▶ Page extract
════════════════

Examples where k fails to represent the distance between a human and the camera because of incorrect A_{img}. Red boxes indicate the obtained A_{img} and the blue boxes indicate A_{real}, which is the correct state of A_{img}.

To handle this issue, we design RootNet to interpret the pose and appearance in the image. RootNet outputs the correction factor γ from the image feature and corrects k. The examples above have k values higher than they are supposed to be, so γ > 1 and the corrected k value k/sqrt(γ) becomes closer to the real distance value.

As correction factor γ is determined only from the input image, it is a focal length-normalized value and does not rely on a specific camera setting. In other words, at inference time our system does not use any groundtruth information and thus any in-the-wild images can be lifted to the focal length-normalized 3D space.

Experiment

We conduct experiments on the largest 3D single-person pose benchmark, Human3.6M dataset, and the 3D multi-person pose estimation datasets, MuCo-3DHP and MuPoTS-3D datasets.

════════════════

Crawled caption data

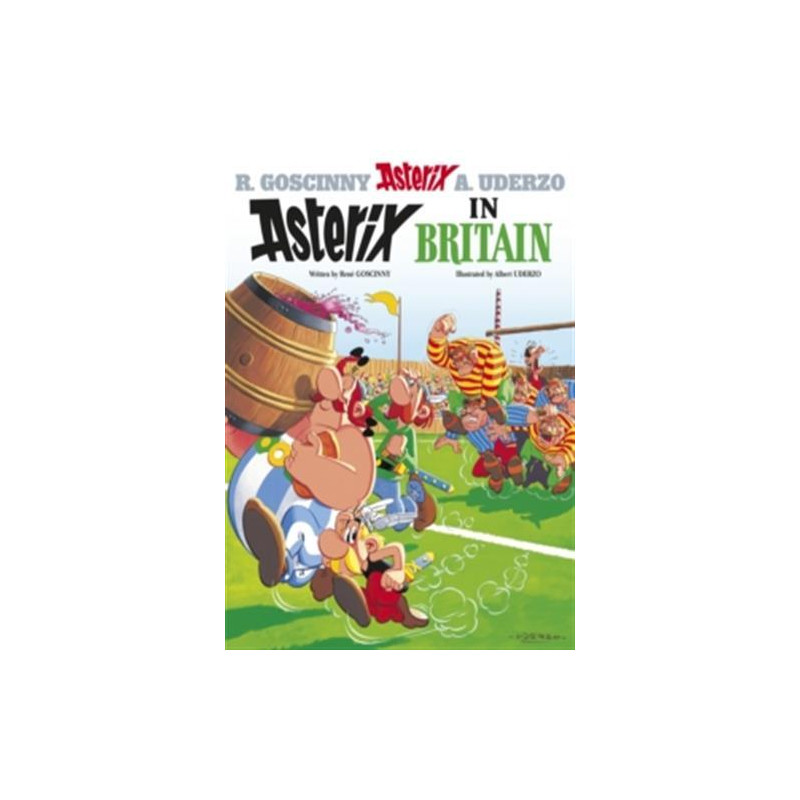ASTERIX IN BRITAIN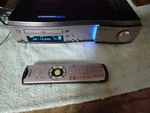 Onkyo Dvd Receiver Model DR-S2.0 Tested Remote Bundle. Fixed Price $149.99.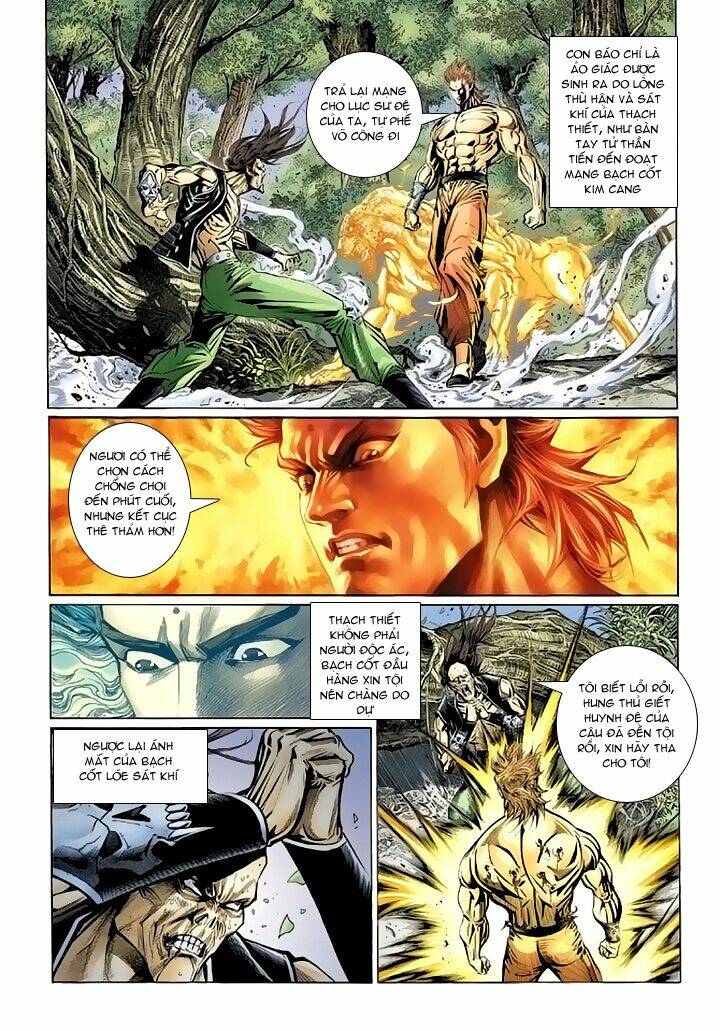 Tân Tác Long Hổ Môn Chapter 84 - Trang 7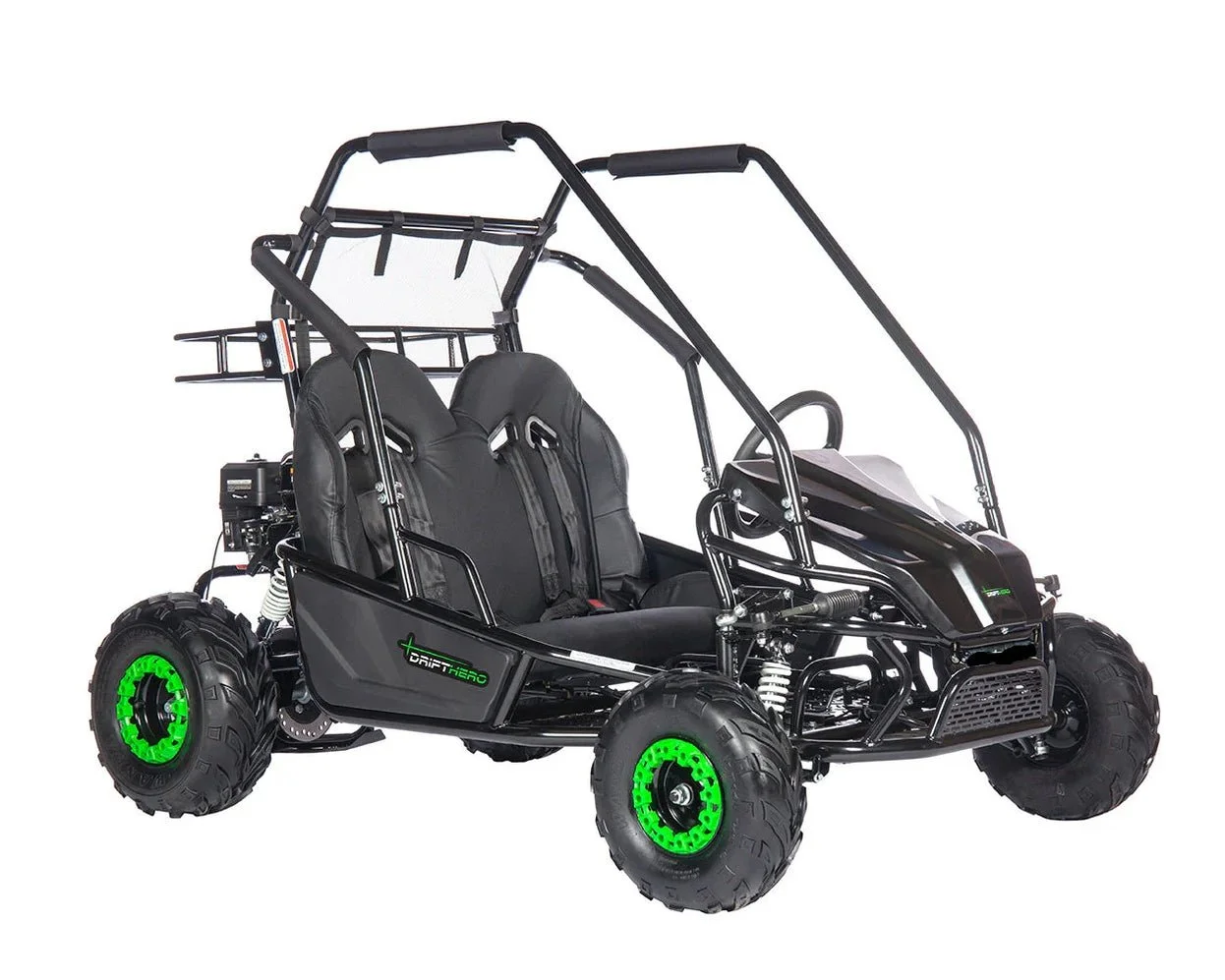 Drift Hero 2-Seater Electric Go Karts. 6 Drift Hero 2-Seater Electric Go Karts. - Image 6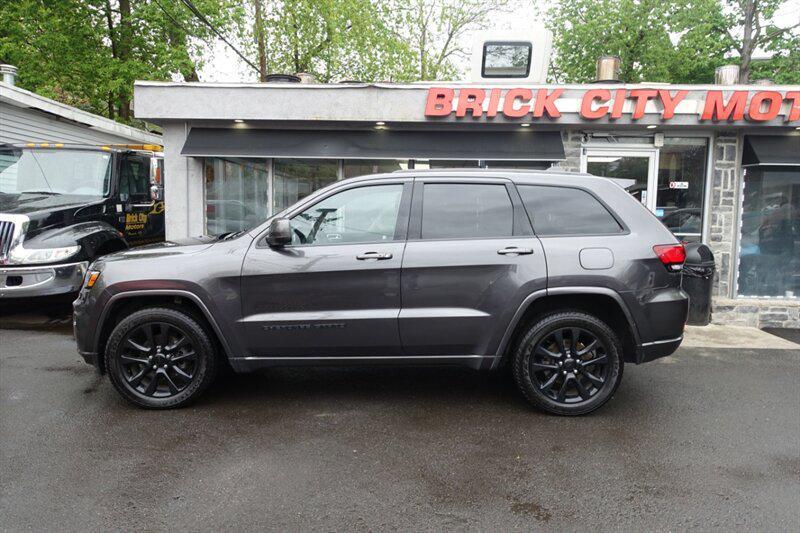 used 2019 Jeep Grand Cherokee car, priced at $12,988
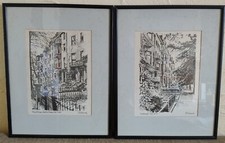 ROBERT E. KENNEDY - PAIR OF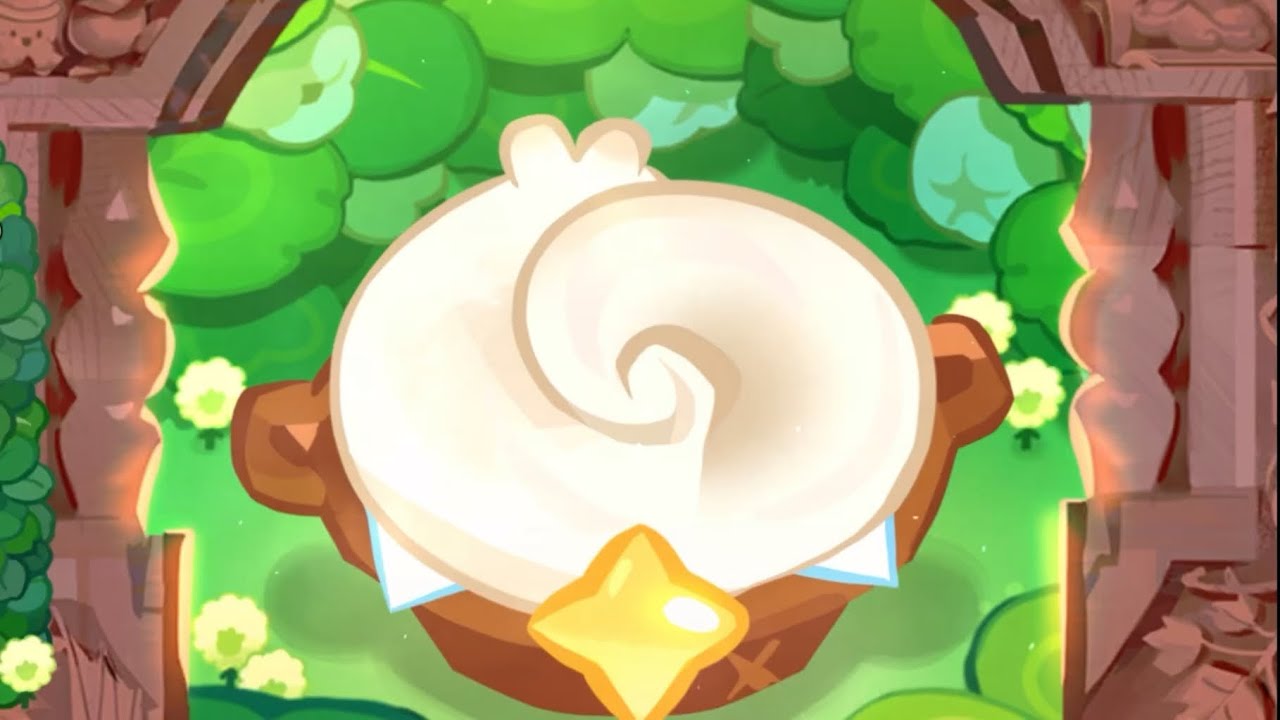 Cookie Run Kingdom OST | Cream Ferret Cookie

════════════════

▶ Work required
Write out the passage on RootNet above word for word, from "Examples where k" to "real distance value.".

▶ Response to this task
Examples where k fails to represent the distance between a human and the camera because of incorrect A_{img}. Red boxes indicate the obtained A_{img} and the blue boxes indicate A_{real}, which is the correct state of A_{img}.

To handle this issue, we design RootNet to interpret the pose and appearance in the image. RootNet outputs the correction factor γ from the image feature and corrects k. The examples above have k values higher than they are supposed to be, so γ > 1 and the corrected k value k/sqrt(γ) becomes closer to the real distance value.